[Start of SUPPLIED ENTRIES]
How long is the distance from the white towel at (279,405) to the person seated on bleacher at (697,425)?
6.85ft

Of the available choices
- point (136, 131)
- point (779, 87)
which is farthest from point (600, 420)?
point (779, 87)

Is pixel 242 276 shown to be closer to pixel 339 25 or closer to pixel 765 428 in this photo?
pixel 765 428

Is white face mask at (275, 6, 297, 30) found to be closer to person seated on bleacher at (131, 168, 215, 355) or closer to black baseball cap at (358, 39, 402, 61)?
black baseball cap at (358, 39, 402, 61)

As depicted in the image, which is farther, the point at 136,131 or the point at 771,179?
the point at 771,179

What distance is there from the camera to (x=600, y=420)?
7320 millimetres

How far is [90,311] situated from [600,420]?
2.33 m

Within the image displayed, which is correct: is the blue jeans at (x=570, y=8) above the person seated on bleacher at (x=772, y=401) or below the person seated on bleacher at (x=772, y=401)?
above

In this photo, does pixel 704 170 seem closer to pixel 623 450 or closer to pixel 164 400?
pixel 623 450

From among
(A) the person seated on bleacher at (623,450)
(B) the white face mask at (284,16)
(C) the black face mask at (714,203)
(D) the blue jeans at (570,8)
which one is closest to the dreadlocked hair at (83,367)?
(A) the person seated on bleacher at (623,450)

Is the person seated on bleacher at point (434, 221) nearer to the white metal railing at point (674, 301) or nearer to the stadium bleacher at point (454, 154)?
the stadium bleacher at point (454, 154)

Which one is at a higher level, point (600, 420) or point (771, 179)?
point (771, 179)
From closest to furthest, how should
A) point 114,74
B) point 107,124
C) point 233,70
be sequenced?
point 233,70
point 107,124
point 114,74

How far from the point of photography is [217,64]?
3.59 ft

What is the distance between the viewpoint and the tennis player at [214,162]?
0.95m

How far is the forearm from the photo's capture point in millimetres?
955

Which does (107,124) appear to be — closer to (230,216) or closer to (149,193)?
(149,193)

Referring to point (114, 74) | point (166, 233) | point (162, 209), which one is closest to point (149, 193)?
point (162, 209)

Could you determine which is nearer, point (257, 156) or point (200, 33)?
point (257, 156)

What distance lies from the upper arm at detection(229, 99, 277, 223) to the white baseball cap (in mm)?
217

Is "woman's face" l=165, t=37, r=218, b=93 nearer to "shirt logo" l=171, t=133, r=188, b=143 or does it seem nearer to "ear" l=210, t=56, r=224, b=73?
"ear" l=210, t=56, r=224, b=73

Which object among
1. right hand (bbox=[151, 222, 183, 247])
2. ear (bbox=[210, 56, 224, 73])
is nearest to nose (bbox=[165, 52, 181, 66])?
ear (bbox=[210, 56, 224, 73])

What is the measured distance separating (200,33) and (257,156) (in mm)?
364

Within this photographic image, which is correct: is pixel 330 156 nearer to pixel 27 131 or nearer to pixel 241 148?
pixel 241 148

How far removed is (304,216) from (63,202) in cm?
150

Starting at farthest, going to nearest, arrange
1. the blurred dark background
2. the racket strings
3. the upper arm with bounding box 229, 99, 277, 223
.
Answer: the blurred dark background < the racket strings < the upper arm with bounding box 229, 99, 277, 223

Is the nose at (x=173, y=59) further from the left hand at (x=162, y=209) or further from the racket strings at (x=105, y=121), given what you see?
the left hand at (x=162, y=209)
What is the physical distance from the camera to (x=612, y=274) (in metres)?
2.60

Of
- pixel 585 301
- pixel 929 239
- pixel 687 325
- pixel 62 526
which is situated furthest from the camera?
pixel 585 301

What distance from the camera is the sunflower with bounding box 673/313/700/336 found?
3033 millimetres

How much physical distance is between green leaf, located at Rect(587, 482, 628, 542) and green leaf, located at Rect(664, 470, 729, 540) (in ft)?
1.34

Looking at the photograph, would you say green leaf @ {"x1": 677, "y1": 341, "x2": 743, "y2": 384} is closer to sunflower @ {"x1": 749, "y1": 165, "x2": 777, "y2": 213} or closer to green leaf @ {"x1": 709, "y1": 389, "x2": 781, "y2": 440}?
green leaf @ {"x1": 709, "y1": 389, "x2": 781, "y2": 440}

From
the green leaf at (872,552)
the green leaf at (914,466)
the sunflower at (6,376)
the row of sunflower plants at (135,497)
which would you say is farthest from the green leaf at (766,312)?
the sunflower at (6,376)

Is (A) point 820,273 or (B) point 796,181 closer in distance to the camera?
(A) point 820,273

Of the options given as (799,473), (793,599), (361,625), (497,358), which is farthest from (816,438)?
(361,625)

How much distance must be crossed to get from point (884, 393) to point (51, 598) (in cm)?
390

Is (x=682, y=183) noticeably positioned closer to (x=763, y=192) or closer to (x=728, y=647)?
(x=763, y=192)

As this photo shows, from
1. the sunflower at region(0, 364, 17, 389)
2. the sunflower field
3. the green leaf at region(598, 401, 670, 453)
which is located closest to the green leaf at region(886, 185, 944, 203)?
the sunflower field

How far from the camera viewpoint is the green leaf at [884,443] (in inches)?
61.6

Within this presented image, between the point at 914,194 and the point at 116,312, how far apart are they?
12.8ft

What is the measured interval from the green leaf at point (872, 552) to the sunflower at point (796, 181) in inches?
[End of SUPPLIED ENTRIES]
| INSTRUCTIONS TO FOLLOW |
Only the lines from the one with "What is the physical" through the end of the material are wanted; copy them exactly, both ends included.

| RESULT FOR THIS EXERCISE |
What is the physical distance from the camera to (x=612, y=274) (in metres)?
2.60

Of
- pixel 585 301
- pixel 929 239
- pixel 687 325
- pixel 62 526
which is situated furthest from the camera?
pixel 585 301

What distance from the camera is the sunflower with bounding box 673/313/700/336 found?
3033 millimetres

How much physical distance is between green leaf, located at Rect(587, 482, 628, 542) and green leaf, located at Rect(664, 470, 729, 540) (in ft)?
1.34

Looking at the photograph, would you say green leaf @ {"x1": 677, "y1": 341, "x2": 743, "y2": 384} is closer to sunflower @ {"x1": 749, "y1": 165, "x2": 777, "y2": 213} or closer to green leaf @ {"x1": 709, "y1": 389, "x2": 781, "y2": 440}?
green leaf @ {"x1": 709, "y1": 389, "x2": 781, "y2": 440}

From
the green leaf at (872,552)
the green leaf at (914,466)
the sunflower at (6,376)
the row of sunflower plants at (135,497)
which would you say is farthest from the green leaf at (766,312)?
the sunflower at (6,376)

Is (A) point 820,273 or (B) point 796,181 closer in distance to the camera?
(A) point 820,273

Of the options given as (799,473), (793,599), (361,625), (497,358), which is farthest from (816,438)?
(361,625)

How much distance must be crossed to get from point (884, 393) to point (51, 598) (in cm)?
390

Is (x=682, y=183) noticeably positioned closer to (x=763, y=192) or closer to (x=728, y=647)?
(x=763, y=192)

As this photo shows, from
1. the sunflower at region(0, 364, 17, 389)
2. the sunflower field
3. the green leaf at region(598, 401, 670, 453)
which is located closest to the green leaf at region(886, 185, 944, 203)?
the sunflower field

How far from the camera viewpoint is the green leaf at [884,443] (in inches)?
61.6

Within this presented image, between the point at 914,194 and the point at 116,312, how far apart are they?
12.8ft

What is the measured interval from the green leaf at point (872, 552) to the sunflower at point (796, 181) in inches?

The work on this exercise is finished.